In his focus groups, Luntz said many skeptics have struggled to assess the veracity of the things they read and hear.

“There is so much misinformation out there, and they can’t tell the difference between what is accurate and what is fake,” he said. “So it makes it virtually impossible to communicate when they don’t know what to believe.”

WATCH | Biden administration singles out social media platforms for misinformation:

U.S. officials say misinformation has plagued the COVID-19 vaccine rollout, and case counts across the country are rising. 2:02

The outreach comes as COVID-19 cases have nearly tripled in the U.S. over the last two weeks, with hospitalizations up 32 per cent since last week, according to the Centers for Disease Control (CDC). Public health officials cite the new delta variant, especially in pockets of the country where vaccination rates are low.

Just 56.2 per cent of Americans have received at least one vaccine dose, according to the CDC.

Overall, only 51 per cent of Republicans said in mid-June that they had received at least one vaccine dose, versus 83 per cent of Democrats, according to an AP-NORC poll. And 53 per cent who identify as Republicans and hadn’t been vaccinated said they definitely wouldn’t get the shots.

Some rates pick up, but mixed messaging abounds

From a peak of a seven-day average of 3.2. million shots per day in April, rates have dropped in July to a seven-day average of about 475,000 vaccinations per day. But federal health officials did single out a new trend in the data at Thursday’s briefing.

[Source data]
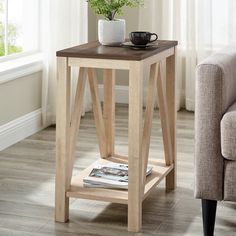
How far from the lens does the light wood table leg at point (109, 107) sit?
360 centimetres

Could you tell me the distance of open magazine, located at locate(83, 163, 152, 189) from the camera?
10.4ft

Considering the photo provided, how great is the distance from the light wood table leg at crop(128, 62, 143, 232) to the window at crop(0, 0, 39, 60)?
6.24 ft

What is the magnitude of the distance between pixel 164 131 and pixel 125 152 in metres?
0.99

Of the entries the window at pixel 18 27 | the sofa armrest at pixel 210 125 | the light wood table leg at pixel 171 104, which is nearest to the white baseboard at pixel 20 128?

...

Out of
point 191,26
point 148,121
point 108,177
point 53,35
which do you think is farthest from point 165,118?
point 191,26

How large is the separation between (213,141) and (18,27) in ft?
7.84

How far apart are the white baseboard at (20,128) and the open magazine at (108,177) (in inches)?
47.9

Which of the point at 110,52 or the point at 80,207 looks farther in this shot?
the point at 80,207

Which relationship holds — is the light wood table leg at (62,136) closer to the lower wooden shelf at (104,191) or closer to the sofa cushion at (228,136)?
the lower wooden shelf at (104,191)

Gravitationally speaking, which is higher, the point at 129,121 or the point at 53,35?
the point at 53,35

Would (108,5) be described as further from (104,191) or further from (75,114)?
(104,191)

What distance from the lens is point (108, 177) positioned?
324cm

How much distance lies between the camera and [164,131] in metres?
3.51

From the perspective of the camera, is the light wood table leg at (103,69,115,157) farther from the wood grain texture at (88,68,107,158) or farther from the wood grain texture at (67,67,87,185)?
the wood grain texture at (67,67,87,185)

Activity:
Please continue the article on COVID-19 vaccine hesitancy from its last sentence.

Result for this task:
“For the second week in a row states with lower vaccination and higher case rates are seeing their vaccination rates grow faster than the national average,” said White House Coronavirus Response Co-ordinator Jeff Zients, citing Arkansas, Florida and Louisiana as examples.

While there’s been a detectable change this week, the messaging has been far from uniform. On Fox News, host Sean Hannity implored his viewers to “please take COVID seriously,” saying, “enough people have died.” But for every Hannity there is an influential online presence like Charlie Kirk, the founder of Turning Point USA, who suggested without evidence on his podcast that up to 1.2 million could have died after getting the COVID-19 vaccine.

A news conference convened by House Republican leaders on Thursday highlighted Republicans’ competing messages on the virus, allowing large airtime for attacks on Democrats, including House Speaker Nancy Pelosi and Biden’s administration, for not doing more to investigate whether COVID-19 arose due to a lab accident in China.

Student Jack Herrington receives a dose of a COVID-19 vaccine on the campus of the University of Memphis in Memphis, Tenn., on Thursday. Tennessee, a Republican-led state, is in the bottom 10 of U.S. states in terms of vaccination rate. (Karen Pulfer Focht/Reuters)

Eric Ward, a senior fellow at the Southern Poverty Law Center who studies extremism, blamed vaccine reluctance on “nearly a year-and-a-half of right-wing rage machine rhetoric.”

“Even conservative leaders now are having a hard time figuring out how to rein in what had primarily been a propaganda campaign, and they are now realizing their constituencies are particularly vulnerable,” he said.

While some Republicans may be using strong words to promote the vaccine, few are proposing new measures to urge vaccination, such as incentives, public information campaigns or more aggressive outreach.

“If someone hasn’t been vaccinated at this point, they’ve made that conscious decision not to,” New Hampshire Republican Gov. Chris Sununu said on Thursday. “The government’s job is to provide that open door. If you want the vaccine, here it is, nice and easy.”

Alabama Gov. Kay Ivey was more blunt Thursday, a day she said she would not mandate masks for the upcoming academic year, leaving the decision up to school districts.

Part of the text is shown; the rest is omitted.